Exercise requirements: Reproduce each of the rows below word for word, keeping them in their original order.

Dataset items:
▼▼▼

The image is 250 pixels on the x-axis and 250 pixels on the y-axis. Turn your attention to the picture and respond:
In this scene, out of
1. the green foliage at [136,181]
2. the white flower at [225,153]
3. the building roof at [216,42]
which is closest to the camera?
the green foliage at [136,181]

▲▲▲

Final result:
The image is 250 pixels on the x-axis and 250 pixels on the y-axis. Turn your attention to the picture and respond:
In this scene, out of
1. the green foliage at [136,181]
2. the white flower at [225,153]
3. the building roof at [216,42]
which is closest to the camera?
the green foliage at [136,181]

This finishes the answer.